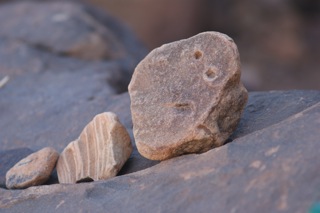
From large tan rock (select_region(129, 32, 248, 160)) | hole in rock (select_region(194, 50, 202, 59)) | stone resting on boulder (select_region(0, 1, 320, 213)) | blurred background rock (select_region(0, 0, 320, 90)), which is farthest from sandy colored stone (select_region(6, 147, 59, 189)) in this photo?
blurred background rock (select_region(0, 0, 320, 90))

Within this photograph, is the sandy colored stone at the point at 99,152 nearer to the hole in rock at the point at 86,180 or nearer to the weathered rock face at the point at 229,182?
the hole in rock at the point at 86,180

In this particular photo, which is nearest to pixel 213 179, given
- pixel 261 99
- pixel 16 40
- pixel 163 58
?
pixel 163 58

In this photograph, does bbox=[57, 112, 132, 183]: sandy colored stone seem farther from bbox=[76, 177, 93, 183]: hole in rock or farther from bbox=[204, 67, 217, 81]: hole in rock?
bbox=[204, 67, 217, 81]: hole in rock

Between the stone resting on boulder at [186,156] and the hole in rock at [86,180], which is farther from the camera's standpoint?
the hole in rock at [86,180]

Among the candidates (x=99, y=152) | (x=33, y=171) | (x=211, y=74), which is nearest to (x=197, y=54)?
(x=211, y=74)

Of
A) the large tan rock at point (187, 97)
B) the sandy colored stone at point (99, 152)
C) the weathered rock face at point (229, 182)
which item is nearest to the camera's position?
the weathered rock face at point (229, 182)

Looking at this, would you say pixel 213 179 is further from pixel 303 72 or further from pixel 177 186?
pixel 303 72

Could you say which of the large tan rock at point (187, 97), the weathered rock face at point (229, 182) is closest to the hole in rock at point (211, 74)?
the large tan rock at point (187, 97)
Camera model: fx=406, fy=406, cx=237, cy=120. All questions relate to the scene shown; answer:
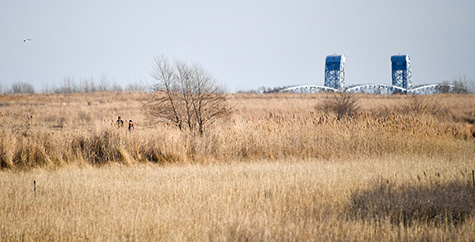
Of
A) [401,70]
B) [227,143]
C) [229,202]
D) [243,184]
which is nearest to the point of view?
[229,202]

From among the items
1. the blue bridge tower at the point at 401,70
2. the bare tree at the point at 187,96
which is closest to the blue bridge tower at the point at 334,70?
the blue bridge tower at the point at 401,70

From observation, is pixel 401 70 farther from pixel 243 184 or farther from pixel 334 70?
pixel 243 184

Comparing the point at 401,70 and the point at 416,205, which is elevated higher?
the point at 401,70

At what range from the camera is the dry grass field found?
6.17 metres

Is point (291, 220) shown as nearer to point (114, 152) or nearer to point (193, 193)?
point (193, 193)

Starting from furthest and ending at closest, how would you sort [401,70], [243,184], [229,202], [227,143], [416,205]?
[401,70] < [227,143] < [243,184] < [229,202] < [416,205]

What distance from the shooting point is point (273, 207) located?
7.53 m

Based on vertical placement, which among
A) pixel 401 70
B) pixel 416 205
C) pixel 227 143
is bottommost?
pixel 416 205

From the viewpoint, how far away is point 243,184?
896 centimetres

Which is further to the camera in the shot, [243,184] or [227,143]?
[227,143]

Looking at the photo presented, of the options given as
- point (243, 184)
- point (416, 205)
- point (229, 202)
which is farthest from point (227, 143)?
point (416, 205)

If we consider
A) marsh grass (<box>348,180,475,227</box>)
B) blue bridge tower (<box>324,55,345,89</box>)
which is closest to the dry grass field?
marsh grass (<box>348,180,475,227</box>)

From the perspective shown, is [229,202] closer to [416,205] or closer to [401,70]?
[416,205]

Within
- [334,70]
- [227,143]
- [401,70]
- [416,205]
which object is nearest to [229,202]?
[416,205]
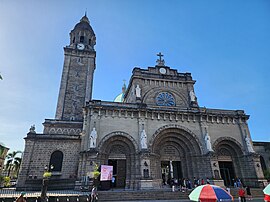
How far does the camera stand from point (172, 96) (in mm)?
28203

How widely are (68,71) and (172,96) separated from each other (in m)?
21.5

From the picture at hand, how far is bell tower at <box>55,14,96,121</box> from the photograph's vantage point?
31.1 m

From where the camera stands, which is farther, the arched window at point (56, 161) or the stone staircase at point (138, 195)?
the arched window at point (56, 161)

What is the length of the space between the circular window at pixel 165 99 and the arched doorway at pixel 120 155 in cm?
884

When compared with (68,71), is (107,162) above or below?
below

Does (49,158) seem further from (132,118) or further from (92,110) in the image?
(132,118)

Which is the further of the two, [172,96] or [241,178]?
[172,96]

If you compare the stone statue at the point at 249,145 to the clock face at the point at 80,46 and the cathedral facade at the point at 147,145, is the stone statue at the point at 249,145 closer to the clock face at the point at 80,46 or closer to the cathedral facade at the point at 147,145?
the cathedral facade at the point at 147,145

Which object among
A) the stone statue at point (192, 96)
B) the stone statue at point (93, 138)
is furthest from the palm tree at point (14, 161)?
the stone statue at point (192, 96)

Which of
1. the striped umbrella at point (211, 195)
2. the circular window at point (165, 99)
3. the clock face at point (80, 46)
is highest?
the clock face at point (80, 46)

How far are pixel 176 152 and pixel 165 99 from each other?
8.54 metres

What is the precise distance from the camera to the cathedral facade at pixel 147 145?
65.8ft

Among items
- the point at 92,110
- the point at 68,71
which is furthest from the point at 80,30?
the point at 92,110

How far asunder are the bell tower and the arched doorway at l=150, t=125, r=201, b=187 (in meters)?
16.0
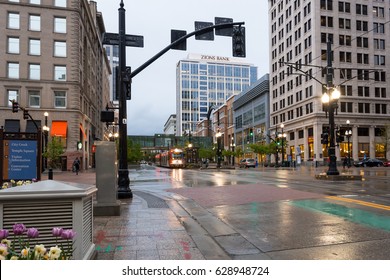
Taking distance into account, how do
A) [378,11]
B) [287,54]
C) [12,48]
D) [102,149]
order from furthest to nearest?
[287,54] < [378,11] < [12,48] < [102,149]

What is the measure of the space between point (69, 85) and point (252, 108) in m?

:::::

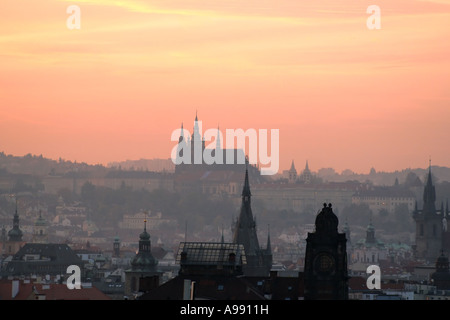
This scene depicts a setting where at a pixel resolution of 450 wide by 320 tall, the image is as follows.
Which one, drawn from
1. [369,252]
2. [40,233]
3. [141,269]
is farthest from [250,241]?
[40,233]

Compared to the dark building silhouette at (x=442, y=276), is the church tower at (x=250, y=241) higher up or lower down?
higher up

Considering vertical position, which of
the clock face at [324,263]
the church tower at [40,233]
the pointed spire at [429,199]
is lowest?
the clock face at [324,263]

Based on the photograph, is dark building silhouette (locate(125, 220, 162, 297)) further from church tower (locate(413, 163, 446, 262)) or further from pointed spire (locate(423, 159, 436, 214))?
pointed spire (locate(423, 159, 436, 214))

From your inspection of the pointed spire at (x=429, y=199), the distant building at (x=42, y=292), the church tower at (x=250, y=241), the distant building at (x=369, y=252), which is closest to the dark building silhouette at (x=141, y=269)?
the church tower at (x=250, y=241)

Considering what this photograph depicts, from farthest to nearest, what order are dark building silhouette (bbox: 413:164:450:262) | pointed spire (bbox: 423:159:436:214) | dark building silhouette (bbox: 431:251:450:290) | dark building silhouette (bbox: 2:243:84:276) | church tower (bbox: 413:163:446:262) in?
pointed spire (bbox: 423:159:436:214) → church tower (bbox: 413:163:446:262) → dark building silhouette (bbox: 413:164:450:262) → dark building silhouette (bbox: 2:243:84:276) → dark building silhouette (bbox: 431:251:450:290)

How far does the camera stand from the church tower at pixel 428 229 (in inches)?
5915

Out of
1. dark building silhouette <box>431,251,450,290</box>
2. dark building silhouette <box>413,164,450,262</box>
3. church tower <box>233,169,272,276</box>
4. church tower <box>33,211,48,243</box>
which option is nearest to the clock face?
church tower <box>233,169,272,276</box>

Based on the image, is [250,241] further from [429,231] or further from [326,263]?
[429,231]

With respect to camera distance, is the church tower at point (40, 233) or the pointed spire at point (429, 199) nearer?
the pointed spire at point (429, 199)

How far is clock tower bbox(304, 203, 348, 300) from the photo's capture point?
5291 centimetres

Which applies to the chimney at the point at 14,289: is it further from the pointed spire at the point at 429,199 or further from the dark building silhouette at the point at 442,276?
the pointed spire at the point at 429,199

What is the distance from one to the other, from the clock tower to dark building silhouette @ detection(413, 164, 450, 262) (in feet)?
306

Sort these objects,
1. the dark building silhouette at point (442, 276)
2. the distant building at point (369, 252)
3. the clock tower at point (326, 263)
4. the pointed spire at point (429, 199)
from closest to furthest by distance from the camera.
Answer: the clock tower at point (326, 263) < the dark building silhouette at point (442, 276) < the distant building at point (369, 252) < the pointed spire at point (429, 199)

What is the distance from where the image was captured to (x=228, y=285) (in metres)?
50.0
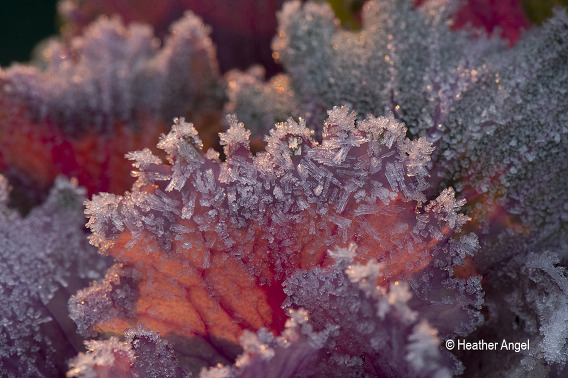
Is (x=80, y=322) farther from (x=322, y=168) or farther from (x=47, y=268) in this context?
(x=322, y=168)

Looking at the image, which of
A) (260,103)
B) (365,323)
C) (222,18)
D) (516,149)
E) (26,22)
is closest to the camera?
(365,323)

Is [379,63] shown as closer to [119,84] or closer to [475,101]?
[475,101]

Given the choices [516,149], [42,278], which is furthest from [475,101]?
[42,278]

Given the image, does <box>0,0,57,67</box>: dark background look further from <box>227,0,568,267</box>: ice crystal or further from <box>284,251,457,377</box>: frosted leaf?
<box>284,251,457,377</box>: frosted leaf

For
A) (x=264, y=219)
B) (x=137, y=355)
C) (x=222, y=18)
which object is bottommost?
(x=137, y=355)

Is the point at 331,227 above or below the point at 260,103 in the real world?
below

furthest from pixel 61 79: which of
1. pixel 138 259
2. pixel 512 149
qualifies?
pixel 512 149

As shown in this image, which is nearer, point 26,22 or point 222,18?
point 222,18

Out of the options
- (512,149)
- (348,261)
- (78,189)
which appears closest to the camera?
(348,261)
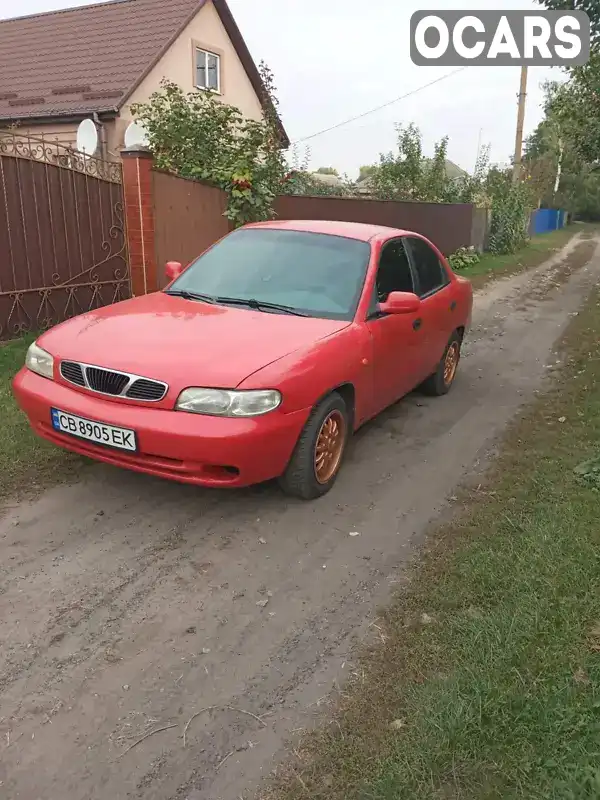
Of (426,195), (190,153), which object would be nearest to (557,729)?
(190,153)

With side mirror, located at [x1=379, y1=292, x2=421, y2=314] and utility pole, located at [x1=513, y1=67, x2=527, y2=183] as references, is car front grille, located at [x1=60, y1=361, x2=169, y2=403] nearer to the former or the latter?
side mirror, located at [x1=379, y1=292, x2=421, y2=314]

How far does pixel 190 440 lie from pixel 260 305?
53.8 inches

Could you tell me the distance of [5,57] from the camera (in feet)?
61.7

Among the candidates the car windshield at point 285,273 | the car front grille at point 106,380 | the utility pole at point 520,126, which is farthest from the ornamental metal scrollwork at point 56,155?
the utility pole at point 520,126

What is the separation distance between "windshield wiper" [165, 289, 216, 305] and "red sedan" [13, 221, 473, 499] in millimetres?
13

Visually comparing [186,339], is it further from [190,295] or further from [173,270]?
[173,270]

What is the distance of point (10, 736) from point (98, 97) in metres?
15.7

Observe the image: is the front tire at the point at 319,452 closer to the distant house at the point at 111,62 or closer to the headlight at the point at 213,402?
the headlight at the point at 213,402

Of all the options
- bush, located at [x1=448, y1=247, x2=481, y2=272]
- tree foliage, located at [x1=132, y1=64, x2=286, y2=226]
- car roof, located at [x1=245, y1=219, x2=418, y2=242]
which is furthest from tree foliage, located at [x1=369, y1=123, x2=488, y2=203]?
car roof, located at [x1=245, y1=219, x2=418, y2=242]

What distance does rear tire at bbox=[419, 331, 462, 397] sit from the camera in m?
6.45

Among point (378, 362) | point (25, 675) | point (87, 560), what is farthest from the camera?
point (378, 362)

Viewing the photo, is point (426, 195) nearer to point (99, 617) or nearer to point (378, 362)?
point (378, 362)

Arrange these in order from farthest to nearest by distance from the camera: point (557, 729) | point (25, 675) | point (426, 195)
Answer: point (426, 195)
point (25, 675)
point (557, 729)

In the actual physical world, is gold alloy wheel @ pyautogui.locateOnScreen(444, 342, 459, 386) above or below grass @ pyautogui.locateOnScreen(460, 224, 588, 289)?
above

:::::

**Given problem:** Copy the listing above from the line with "Taking distance into account, how do" up to and including the line with "[287,54] < [378,11] < [12,48] < [102,149]", replacing "furthest" with "farthest" and leaving everything else unchanged.

**Response:**
Taking distance into account, how do
A) [378,11]
B) [287,54]
C) [12,48]
D) [102,149]
order from farthest to nearest?
[287,54] < [378,11] < [12,48] < [102,149]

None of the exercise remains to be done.